Nikita Khrushchev flew on, and in the capitals of the world, diplomats settled down to the business of piecing together the results, real and implied, of his U.S. trip.

Most obvious of the results was Khrushchev’s removal of a deadline on the West for getting out of Berlin. At Camp David, President Eisenhower had flatly refused to discuss other subjects until Khrushchev specifically dumped the deadline. Khrushchev finally agreed, but refused to put the promise in writing. Instead he said he would publicly confirm it when he returned to Moscow. That, last week, he did.

The Berlin agreement was an agreement on the issue of deadline only; none of the critical basic problems about the future of Berlin or Germany were even touched upon, much less settled. But the removal of the deadline did help gain time, and both President Eisenhower and Secretary of State Christian Herter feel strongly that time works in the West’s favor. As Communist leaders are forced by their own internal conditions to pay more attention to consumer demands, as more of their citizens receive the mind-opening benefits of education, the likelihood becomes increasingly great for a liberalized system of government with which the West can live.

Among the other results of the U.S. visit of Khrushchev & Co.: SUMMIT CONFERENCE: “The conversations have, so far as I am personally concerned, removed many of the objections that I have heretofore held,” said President Eisenhower in reply to a press conference question about a summit meeting. The President’s point: with the Berlin deadline withdrawn, he was ready to go to the summit if and when U.S. allies agree.

DISARMAMENT: “Each stage of disarmament,” said Khrushchev in his departing Washington press conference, should be “accompanied by the development of inspection and control.” The West, accustomed to Russian doubletalk on disarmament and thoroughly unimpressed by Khrushchev’s big U.N. propaganda pitch, took a hard look at this statement, got ready to find out, when the nuclear-test-ban talks resume next month in Geneva, if the Russians will take a more realistic position on inspection.

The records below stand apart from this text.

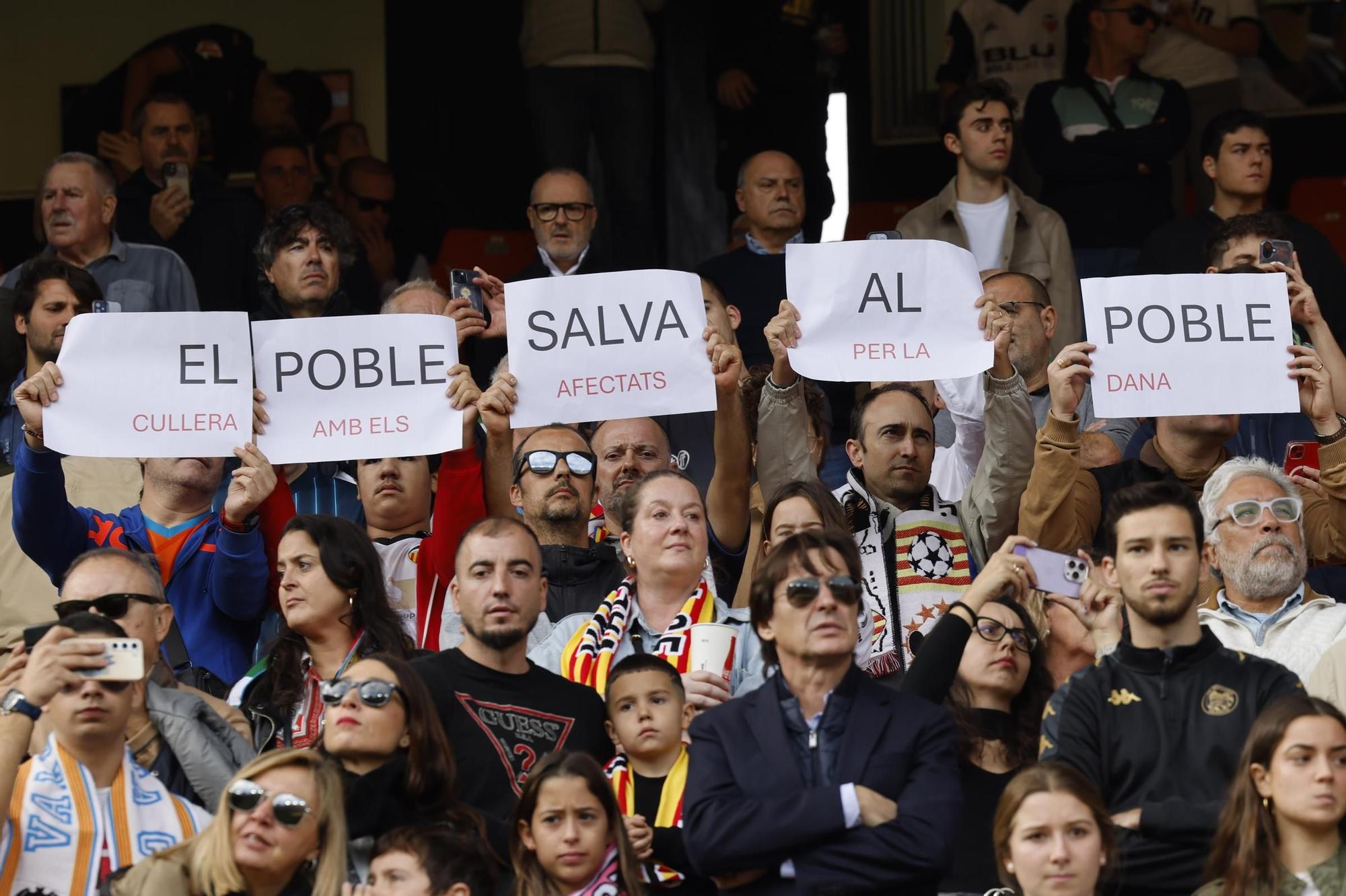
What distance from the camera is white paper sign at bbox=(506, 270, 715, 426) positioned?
7832 millimetres

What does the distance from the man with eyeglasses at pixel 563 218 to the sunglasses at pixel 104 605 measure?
11.6ft

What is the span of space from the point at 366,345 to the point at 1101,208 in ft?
14.5

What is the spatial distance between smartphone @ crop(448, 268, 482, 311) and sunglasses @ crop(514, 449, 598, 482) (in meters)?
0.56

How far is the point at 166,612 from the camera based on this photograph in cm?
712

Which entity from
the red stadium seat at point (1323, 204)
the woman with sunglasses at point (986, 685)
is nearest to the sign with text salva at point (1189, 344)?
the woman with sunglasses at point (986, 685)

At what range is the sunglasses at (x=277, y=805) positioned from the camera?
6.12m

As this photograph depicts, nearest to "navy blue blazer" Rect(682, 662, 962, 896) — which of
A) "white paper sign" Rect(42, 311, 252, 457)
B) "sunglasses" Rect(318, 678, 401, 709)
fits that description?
"sunglasses" Rect(318, 678, 401, 709)

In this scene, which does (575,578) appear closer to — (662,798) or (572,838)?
(662,798)

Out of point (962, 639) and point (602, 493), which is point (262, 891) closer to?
point (962, 639)

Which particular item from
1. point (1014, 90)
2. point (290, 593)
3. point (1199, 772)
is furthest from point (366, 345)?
point (1014, 90)

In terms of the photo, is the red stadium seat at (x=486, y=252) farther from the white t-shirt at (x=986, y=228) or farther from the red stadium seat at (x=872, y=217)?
the white t-shirt at (x=986, y=228)

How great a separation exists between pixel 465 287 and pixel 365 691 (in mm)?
2166

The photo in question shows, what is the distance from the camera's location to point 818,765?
6.16 metres

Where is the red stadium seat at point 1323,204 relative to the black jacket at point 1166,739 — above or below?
above
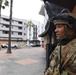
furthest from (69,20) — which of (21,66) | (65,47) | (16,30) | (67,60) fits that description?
(16,30)

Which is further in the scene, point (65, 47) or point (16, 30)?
point (16, 30)

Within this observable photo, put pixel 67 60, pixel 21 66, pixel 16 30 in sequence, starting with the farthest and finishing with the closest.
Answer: pixel 16 30 < pixel 21 66 < pixel 67 60

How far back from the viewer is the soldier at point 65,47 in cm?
149

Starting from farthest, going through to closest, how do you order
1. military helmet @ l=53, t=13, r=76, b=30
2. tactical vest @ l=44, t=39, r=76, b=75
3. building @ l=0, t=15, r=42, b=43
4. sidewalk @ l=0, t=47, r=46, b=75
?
building @ l=0, t=15, r=42, b=43 < sidewalk @ l=0, t=47, r=46, b=75 < military helmet @ l=53, t=13, r=76, b=30 < tactical vest @ l=44, t=39, r=76, b=75

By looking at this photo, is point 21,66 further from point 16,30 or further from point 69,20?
point 16,30

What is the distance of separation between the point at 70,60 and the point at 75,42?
0.21m

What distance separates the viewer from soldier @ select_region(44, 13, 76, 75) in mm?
1490

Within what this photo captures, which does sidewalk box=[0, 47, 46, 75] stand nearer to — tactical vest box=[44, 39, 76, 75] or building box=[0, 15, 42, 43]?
tactical vest box=[44, 39, 76, 75]

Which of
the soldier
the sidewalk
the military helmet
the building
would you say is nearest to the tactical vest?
the soldier

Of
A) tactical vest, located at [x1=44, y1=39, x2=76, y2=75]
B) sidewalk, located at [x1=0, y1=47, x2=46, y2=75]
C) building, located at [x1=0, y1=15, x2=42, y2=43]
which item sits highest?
building, located at [x1=0, y1=15, x2=42, y2=43]

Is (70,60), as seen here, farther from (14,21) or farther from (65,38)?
(14,21)

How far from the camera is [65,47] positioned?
1.64m

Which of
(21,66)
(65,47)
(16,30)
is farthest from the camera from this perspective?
(16,30)

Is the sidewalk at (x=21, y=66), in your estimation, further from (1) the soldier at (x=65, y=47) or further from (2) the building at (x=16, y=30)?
(2) the building at (x=16, y=30)
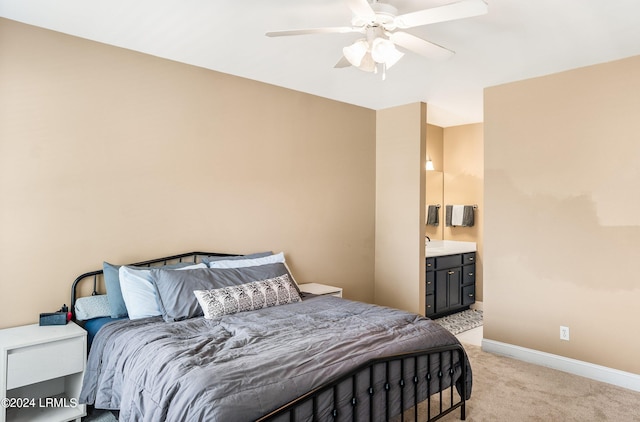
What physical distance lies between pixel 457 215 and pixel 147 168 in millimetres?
4375

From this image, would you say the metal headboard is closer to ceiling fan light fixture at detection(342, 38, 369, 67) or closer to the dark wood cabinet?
ceiling fan light fixture at detection(342, 38, 369, 67)

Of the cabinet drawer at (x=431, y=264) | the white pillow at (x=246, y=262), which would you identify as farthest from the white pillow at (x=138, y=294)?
the cabinet drawer at (x=431, y=264)

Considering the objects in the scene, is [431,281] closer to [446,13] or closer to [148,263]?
[148,263]

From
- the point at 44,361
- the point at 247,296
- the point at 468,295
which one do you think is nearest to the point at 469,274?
the point at 468,295

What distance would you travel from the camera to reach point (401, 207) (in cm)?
486

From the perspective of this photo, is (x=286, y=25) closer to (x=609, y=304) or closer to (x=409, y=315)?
(x=409, y=315)

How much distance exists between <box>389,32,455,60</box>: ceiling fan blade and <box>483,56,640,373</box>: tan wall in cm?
178

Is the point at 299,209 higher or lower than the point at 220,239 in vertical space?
higher

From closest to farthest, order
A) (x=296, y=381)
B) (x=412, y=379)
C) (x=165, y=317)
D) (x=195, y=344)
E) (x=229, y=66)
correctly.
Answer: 1. (x=296, y=381)
2. (x=195, y=344)
3. (x=412, y=379)
4. (x=165, y=317)
5. (x=229, y=66)

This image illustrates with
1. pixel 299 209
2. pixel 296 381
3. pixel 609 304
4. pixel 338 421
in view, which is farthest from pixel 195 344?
pixel 609 304

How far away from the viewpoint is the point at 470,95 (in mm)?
4410

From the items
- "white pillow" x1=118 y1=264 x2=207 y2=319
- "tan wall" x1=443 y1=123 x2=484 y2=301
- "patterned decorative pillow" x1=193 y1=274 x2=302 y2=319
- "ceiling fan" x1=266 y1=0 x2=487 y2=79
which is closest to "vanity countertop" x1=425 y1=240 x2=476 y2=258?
"tan wall" x1=443 y1=123 x2=484 y2=301

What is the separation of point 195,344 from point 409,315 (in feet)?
4.73

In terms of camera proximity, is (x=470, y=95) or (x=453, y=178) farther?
(x=453, y=178)
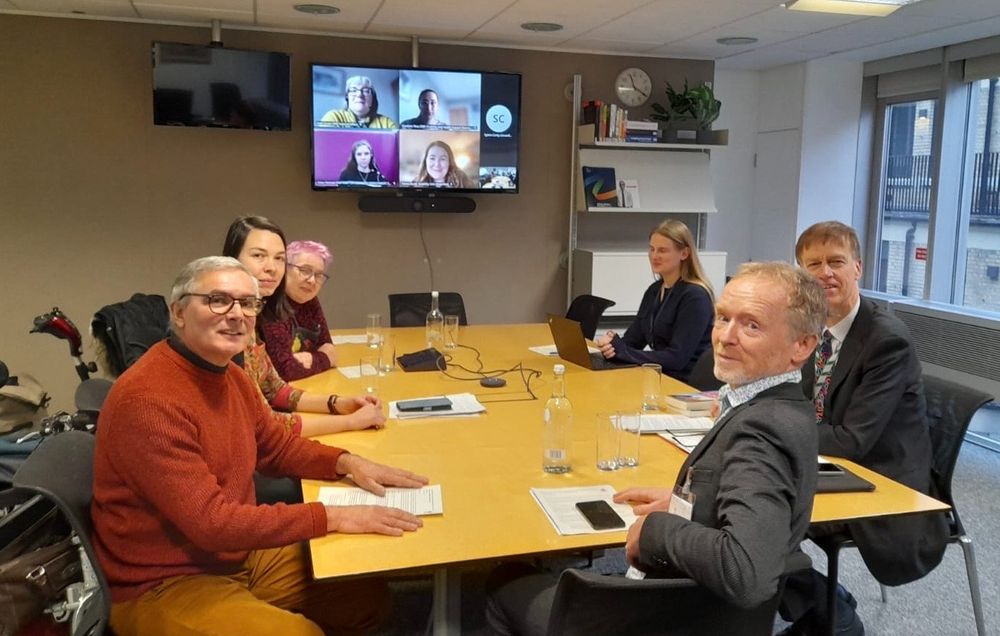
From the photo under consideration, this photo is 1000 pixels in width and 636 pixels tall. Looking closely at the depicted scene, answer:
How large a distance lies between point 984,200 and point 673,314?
3276mm

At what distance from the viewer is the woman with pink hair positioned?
3.04m

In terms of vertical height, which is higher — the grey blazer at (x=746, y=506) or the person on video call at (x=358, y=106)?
the person on video call at (x=358, y=106)

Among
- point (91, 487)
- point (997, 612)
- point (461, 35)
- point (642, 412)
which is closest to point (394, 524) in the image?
point (91, 487)

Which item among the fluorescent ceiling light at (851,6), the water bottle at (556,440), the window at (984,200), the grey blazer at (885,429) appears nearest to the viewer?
the water bottle at (556,440)

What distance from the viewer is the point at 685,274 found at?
385 cm

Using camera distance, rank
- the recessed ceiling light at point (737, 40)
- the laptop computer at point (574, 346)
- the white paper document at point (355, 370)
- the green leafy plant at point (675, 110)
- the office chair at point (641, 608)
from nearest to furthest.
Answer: the office chair at point (641, 608) → the white paper document at point (355, 370) → the laptop computer at point (574, 346) → the recessed ceiling light at point (737, 40) → the green leafy plant at point (675, 110)

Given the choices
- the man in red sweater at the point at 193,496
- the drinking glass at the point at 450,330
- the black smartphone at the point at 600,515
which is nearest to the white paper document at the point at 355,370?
the drinking glass at the point at 450,330

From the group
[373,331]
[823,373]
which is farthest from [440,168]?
[823,373]

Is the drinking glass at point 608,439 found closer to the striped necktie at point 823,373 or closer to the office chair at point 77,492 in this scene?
the striped necktie at point 823,373

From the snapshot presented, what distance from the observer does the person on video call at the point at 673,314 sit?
3.63 m

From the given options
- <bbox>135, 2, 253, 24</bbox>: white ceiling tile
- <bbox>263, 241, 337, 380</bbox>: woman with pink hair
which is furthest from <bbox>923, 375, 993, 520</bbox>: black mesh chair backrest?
<bbox>135, 2, 253, 24</bbox>: white ceiling tile

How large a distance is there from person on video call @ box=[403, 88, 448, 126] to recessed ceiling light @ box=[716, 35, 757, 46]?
2068 mm

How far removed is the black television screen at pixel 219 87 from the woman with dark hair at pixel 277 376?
2.29 metres

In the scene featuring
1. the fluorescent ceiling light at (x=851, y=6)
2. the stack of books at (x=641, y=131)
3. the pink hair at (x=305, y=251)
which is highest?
the fluorescent ceiling light at (x=851, y=6)
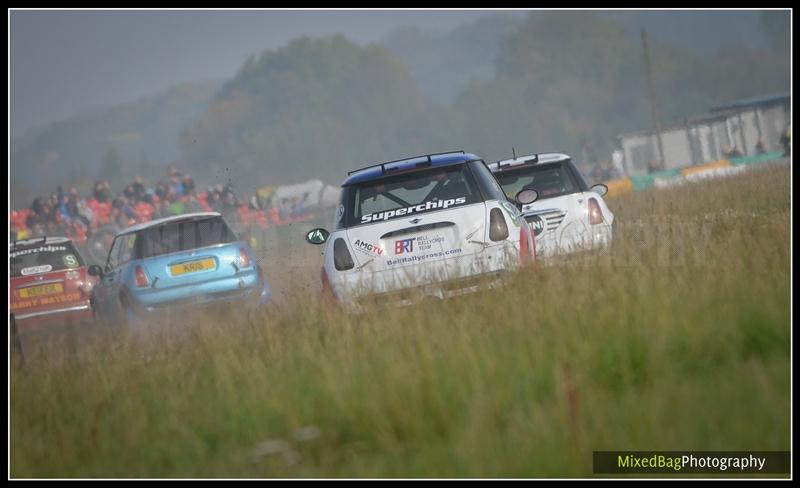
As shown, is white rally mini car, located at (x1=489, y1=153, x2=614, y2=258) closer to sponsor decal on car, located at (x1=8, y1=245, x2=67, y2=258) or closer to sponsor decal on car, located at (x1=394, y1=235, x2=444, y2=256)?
sponsor decal on car, located at (x1=394, y1=235, x2=444, y2=256)

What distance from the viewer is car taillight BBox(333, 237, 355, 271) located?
31.5 ft

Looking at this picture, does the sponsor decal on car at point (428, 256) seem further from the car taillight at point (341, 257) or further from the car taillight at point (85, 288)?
the car taillight at point (85, 288)

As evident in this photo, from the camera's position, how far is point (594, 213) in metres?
12.7

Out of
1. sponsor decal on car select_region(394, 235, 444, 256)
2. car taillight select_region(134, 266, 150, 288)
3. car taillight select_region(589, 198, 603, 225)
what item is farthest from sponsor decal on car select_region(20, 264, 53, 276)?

INCREASED U.S.-U.S.S.R. TRADE: The Administration and Congress may relax some restrictions against U.S. trade with Russia, said Under Secretary of State C. Douglas Dillon, if Khrushchev follows through on his promise to reopen negotiations on the unpaid lend-lease debt, shows good faith by some reasonable payment on an obligation that the U.S. has already written down from $2.6 billion to $800 million. Moscow also published a fact that U.S. sources politely kept off the record for a week: Khrushchev asked industriailsts and financiers at a Washington dinner for loans to finance Soviet purchases in the U.S.

ATOMIC ENERGY FOR PEACEFUL USE: In Vienna, where Atomic Energy Chairman John McCone went to attend a meeting of the International Atomic Energy Agency, word leaked out that McCone and his Russian counterpart, Vasily S. Emelyanov, will trade inspection trips of their respective atomic energy labs and installations. A member of the Khrushchev party, Emelyanov told McCone that the development of atoms for peaceful use must be a joint program, “because it is just too expensive for one country alone.”

In attempting to add up the credits—and the debits—of the Khrushchev trip, no one could arrive at a flat sum. The West has many times before received promises from Communism and seen them broken without the blinking of an eye. This time, if the Soviet leader really meant what he said, it appeared that at least some few forward steps had been taken toward creating a peaceful atmosphere. But if, on the other hand, all the talk was just more Communist bunkum, then in terms of world hopes raised and dashed, the Khrushchev trip could only be a fiasco. In either case, it was certainly not yet time for the free world to relax its guard.